== DOCUMENT ==

Créer la magie

À quelques victoires à peine de la séquence notoire de 28 de Cam Fella, cette petite pouliche de l’est est en voie de larguer sa concurrence.


Par Perry Lefko
Photos par Ann MacNeill
Traduction Louise Rioux

Le soir du 6 juin 2010, au Truro Raceway en Nouvelle-Écosse, quelque chose d’ahurissant est arrivé. C’était ce genre de moment qui laisse les amateurs de course et les hommes de chevaux en état de choc et ébahis. Un peloton de huit pouliches de trois ans s’est amené à la barrière de départ pour une course ‘stake’, et dès le départ, la favorite à 1-9 a brisé son allure après avoir frappé la barrière pour se retrouver à 18 longueurs de retard après un quart de mille. Elle paraissait désespérément battue sur la piste détrempée rendue glissante par la pluie, et personne n’aurait pu imaginer ce qui allait se dérouler. Avec légèrement moins d’un demi-mille à faire, la favorite a enclenché un mouvement, rongeant le terrain et courant à trois de large, doublant les chevaux comme s’ils étaient arrêtés. Elle n’était distancée que par deux et trois quarts de longueur avec un quart de mille encore à franchir et elle a gagné en s’échappant par plus de deux longueurs, amblant le dernier quart de mille en 28.2 secondes.

===
== LISTE DES DONNÉES ==

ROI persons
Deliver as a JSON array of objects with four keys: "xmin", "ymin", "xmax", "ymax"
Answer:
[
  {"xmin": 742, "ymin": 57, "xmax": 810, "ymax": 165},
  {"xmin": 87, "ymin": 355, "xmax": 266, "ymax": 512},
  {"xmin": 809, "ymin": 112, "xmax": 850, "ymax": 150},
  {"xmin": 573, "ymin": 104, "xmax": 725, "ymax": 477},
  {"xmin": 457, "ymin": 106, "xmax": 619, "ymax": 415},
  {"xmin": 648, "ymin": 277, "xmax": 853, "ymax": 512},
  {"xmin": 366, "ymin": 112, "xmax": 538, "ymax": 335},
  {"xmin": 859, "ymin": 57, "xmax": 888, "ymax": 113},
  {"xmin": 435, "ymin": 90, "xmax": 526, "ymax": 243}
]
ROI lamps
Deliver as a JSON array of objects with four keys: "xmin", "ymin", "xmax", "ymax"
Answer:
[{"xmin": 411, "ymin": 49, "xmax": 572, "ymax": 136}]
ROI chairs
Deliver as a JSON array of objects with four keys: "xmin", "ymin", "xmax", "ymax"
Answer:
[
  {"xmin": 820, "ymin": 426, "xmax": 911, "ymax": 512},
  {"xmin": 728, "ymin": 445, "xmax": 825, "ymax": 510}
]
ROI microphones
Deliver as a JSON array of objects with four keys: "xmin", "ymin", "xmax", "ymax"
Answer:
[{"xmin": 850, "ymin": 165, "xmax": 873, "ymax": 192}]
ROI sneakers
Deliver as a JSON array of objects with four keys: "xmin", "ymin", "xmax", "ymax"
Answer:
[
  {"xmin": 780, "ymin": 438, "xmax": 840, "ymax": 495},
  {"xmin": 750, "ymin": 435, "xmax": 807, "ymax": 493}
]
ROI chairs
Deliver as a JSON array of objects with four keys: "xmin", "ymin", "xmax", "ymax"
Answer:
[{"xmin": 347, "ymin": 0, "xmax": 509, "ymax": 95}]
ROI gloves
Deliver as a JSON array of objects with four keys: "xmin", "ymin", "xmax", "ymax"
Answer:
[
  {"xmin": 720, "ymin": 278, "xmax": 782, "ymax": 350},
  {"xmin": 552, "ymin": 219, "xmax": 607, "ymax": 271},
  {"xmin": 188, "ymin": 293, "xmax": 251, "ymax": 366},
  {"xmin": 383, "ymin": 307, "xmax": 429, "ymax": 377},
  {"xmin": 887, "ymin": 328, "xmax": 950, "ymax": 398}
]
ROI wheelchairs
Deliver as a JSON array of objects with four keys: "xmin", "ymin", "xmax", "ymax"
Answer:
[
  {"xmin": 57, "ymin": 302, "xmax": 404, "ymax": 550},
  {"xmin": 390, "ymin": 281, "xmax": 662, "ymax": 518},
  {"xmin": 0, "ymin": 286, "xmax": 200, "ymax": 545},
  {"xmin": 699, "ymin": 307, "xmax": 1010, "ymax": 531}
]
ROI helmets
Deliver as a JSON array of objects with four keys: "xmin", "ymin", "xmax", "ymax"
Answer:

===

* CONSIGNES:
#1 Pour chacune des affirmations suivantes, indiquez si elle concorde avec le document, en répondant par oui ou par non et en citant les mots décisifs du document : (a) La course s'est déroulée au Truro Raceway, en Nouvelle-Écosse. (b) Après un quart de mille, la favorite accusait 12 longueurs de retard. (c) Le peloton réunissait huit pouliches de trois ans.
#2 Dans les entrées, corrigez s'il vous plaît les lignes allant de celle qui contient "ROI helmets" jusqu'à la fin, en remplaçant "helmets" par "goggles" sans rien changer d'autre. Ne redonnez que ces lignes.

* RÉPONSES PAR CONSIGNE:
#1
(a) Oui : « au Truro Raceway en Nouvelle-Écosse »
(b) Non : « pour se retrouver à 18 longueurs de retard après un quart de mille »
(c) Oui : « Un peloton de huit pouliches de trois ans »

#2
ROI goggles
Deliver as a JSON array of objects with four keys: "xmin", "ymin", "xmax", "ymax"
Answer:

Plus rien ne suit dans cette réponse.